[BEGIN DATA FOR THIS EXERCISE]
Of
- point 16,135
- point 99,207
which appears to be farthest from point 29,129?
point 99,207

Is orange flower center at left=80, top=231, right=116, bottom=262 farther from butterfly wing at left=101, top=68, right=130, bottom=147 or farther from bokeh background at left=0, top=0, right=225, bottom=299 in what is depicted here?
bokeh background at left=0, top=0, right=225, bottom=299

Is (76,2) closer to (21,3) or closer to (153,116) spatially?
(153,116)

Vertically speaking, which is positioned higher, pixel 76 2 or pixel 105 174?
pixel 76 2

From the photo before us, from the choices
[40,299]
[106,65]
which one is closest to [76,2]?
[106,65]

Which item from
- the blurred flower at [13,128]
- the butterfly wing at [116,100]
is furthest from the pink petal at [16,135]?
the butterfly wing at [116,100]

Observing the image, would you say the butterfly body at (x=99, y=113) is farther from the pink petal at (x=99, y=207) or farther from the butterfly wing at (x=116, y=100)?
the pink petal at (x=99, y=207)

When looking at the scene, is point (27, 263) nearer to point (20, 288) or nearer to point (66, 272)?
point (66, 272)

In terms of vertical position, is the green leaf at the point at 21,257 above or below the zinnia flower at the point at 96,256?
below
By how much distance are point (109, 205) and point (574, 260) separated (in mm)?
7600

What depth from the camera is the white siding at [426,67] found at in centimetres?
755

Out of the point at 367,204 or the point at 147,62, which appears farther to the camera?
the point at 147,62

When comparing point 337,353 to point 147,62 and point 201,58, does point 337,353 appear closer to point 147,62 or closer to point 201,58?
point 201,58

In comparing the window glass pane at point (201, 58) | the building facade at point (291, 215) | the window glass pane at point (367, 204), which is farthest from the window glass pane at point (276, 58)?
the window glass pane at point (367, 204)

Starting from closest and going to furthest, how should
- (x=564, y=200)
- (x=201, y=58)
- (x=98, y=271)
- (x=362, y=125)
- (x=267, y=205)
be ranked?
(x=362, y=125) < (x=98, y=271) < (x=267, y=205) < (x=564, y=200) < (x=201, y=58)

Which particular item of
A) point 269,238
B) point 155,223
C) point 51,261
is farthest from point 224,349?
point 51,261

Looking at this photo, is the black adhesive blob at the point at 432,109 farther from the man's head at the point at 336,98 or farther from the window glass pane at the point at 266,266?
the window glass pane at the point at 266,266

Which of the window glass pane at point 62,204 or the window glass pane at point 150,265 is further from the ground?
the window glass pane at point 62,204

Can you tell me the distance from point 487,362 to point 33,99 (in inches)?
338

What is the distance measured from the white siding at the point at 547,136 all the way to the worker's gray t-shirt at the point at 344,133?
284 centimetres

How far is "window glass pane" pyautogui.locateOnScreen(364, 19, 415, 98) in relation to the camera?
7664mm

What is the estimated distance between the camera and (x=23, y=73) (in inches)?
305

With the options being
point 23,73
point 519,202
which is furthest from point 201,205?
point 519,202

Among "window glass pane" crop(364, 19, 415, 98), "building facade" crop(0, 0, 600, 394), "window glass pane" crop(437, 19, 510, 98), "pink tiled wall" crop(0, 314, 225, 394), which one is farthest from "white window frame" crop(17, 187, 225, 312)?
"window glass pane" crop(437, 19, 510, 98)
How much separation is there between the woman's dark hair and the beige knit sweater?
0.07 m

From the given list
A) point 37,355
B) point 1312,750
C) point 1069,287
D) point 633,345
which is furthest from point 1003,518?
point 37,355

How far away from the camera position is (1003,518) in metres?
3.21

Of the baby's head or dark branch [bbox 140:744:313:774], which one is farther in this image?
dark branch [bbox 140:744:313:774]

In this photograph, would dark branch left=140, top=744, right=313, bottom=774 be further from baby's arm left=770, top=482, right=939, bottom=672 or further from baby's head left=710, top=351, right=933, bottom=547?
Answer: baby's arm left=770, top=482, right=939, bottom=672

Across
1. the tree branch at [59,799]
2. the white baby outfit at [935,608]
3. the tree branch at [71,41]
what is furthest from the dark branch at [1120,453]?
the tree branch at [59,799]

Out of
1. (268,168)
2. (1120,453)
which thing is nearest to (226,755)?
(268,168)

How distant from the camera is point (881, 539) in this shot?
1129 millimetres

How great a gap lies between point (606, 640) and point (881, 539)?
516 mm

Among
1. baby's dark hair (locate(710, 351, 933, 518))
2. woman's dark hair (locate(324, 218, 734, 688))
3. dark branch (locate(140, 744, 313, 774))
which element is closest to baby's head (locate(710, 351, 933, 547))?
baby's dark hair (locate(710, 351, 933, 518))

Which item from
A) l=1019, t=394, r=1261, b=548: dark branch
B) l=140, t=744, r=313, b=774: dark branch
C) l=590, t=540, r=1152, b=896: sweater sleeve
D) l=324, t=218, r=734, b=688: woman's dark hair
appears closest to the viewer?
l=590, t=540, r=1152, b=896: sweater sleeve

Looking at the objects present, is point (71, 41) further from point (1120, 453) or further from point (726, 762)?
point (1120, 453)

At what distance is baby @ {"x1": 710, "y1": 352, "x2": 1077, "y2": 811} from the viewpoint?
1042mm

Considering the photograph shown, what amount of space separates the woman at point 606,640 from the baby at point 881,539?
[END DATA FOR THIS EXERCISE]
**DIRECTIVE**
Convert the dataset items above into a JSON list of strings, with one string for each line and no strings for blank lines.

**SOLUTION FOR THIS PROBLEM**
[
  "Of",
  "- point 16,135",
  "- point 99,207",
  "which appears to be farthest from point 29,129?",
  "point 99,207",
  "Is orange flower center at left=80, top=231, right=116, bottom=262 farther from butterfly wing at left=101, top=68, right=130, bottom=147 or farther from bokeh background at left=0, top=0, right=225, bottom=299 in what is depicted here?",
  "bokeh background at left=0, top=0, right=225, bottom=299",
  "Is (76,2) closer to (21,3) or closer to (153,116) spatially?",
  "(153,116)",
  "Vertically speaking, which is positioned higher, pixel 76 2 or pixel 105 174?",
  "pixel 76 2",
  "From the photo before us, from the choices",
  "[40,299]",
  "[106,65]",
  "which one is closest to [76,2]?",
  "[106,65]",
  "Which item from",
  "- the blurred flower at [13,128]",
  "- the butterfly wing at [116,100]",
  "is furthest from the pink petal at [16,135]?",
  "the butterfly wing at [116,100]",
  "Observing the image, would you say the butterfly body at (x=99, y=113) is farther from the pink petal at (x=99, y=207) or farther from the butterfly wing at (x=116, y=100)?",
  "the pink petal at (x=99, y=207)",
  "When looking at the scene, is point (27, 263) nearer to point (20, 288) or nearer to point (66, 272)?",
  "point (66, 272)",
  "In terms of vertical position, is the green leaf at the point at 21,257 above or below the zinnia flower at the point at 96,256?",
  "below",
  "By how much distance are point (109, 205) and point (574, 260) separated (in mm)?",
  "7600",
  "What depth from the camera is the white siding at [426,67] found at in centimetres?",
  "755",
  "Out of the point at 367,204 or the point at 147,62, which appears farther to the camera?",
  "the point at 147,62",
  "When comparing point 337,353 to point 147,62 and point 201,58, does point 337,353 appear closer to point 147,62 or closer to point 201,58?",
  "point 201,58",
  "In comparing the window glass pane at point (201, 58) | the building facade at point (291, 215) | the window glass pane at point (367, 204), which is farthest from the window glass pane at point (276, 58)?",
  "the window glass pane at point (367, 204)",
  "Starting from closest and going to furthest, how should",
  "- (x=564, y=200)",
  "- (x=201, y=58)",
  "- (x=98, y=271)",
  "- (x=362, y=125)",
  "- (x=267, y=205)",
  "be ranked?",
  "(x=362, y=125) < (x=98, y=271) < (x=267, y=205) < (x=564, y=200) < (x=201, y=58)",
  "Which particular item of",
  "A) point 269,238",
  "B) point 155,223",
  "C) point 51,261",
  "is farthest from point 224,349?",
  "point 51,261",
  "Looking at this photo, is the black adhesive blob at the point at 432,109 farther from the man's head at the point at 336,98 or farther from the window glass pane at the point at 266,266?",
  "the window glass pane at the point at 266,266",
  "Which of the window glass pane at point 62,204 or the window glass pane at point 150,265 is further from the ground?",
  "the window glass pane at point 62,204",
  "Can you tell me the distance from point 487,362 to point 33,99 (in inches)?",
  "338",
  "What is the distance measured from the white siding at the point at 547,136 all the way to the worker's gray t-shirt at the point at 344,133?",
  "284 centimetres",
  "How far is \"window glass pane\" pyautogui.locateOnScreen(364, 19, 415, 98) in relation to the camera?",
  "7664mm",
  "What is the estimated distance between the camera and (x=23, y=73) (in inches)?",
  "305",
  "With the options being",
  "point 23,73",
  "point 519,202",
  "which is furthest from point 201,205?",
  "point 519,202",
  "Among \"window glass pane\" crop(364, 19, 415, 98), \"building facade\" crop(0, 0, 600, 394), \"window glass pane\" crop(437, 19, 510, 98), \"pink tiled wall\" crop(0, 314, 225, 394), which one is farthest from \"white window frame\" crop(17, 187, 225, 312)?",
  "\"window glass pane\" crop(437, 19, 510, 98)",
  "How much separation is there between the woman's dark hair and the beige knit sweater?",
  "0.07 m",
  "From the given list",
  "A) point 37,355",
  "B) point 1312,750",
  "C) point 1069,287",
  "D) point 633,345",
  "which is furthest from point 1003,518?",
  "point 37,355",
  "How far away from the camera position is (1003,518) in metres?",
  "3.21",
  "Of the baby's head or dark branch [bbox 140:744:313:774], which one is farther in this image?",
  "dark branch [bbox 140:744:313:774]",
  "In this photograph, would dark branch left=140, top=744, right=313, bottom=774 be further from baby's arm left=770, top=482, right=939, bottom=672 or further from baby's head left=710, top=351, right=933, bottom=547?",
  "Answer: baby's arm left=770, top=482, right=939, bottom=672",
  "Across",
  "1. the tree branch at [59,799]",
  "2. the white baby outfit at [935,608]",
  "3. the tree branch at [71,41]",
  "what is furthest from the dark branch at [1120,453]?",
  "the tree branch at [59,799]",
  "Out of",
  "1. (268,168)",
  "2. (1120,453)",
  "which thing is nearest to (226,755)?",
  "(268,168)",
  "How distant from the camera is point (881, 539) in this shot?",
  "1129 millimetres",
  "How great a gap lies between point (606, 640) and point (881, 539)?",
  "516 mm",
  "Among",
  "1. baby's dark hair (locate(710, 351, 933, 518))",
  "2. woman's dark hair (locate(324, 218, 734, 688))",
  "3. dark branch (locate(140, 744, 313, 774))",
  "which element is closest to baby's head (locate(710, 351, 933, 547))?",
  "baby's dark hair (locate(710, 351, 933, 518))",
  "Which item from",
  "A) l=1019, t=394, r=1261, b=548: dark branch",
  "B) l=140, t=744, r=313, b=774: dark branch",
  "C) l=590, t=540, r=1152, b=896: sweater sleeve",
  "D) l=324, t=218, r=734, b=688: woman's dark hair",
  "appears closest to the viewer?",
  "l=590, t=540, r=1152, b=896: sweater sleeve",
  "Looking at the objects present, is point (71, 41) further from point (1120, 453) or further from point (726, 762)?",
  "point (1120, 453)",
  "At what distance is baby @ {\"x1\": 710, \"y1\": 352, \"x2\": 1077, \"y2\": 811} from the viewpoint?",
  "1042mm",
  "Considering the photograph shown, what amount of space separates the woman at point 606,640 from the baby at point 881,539?"
]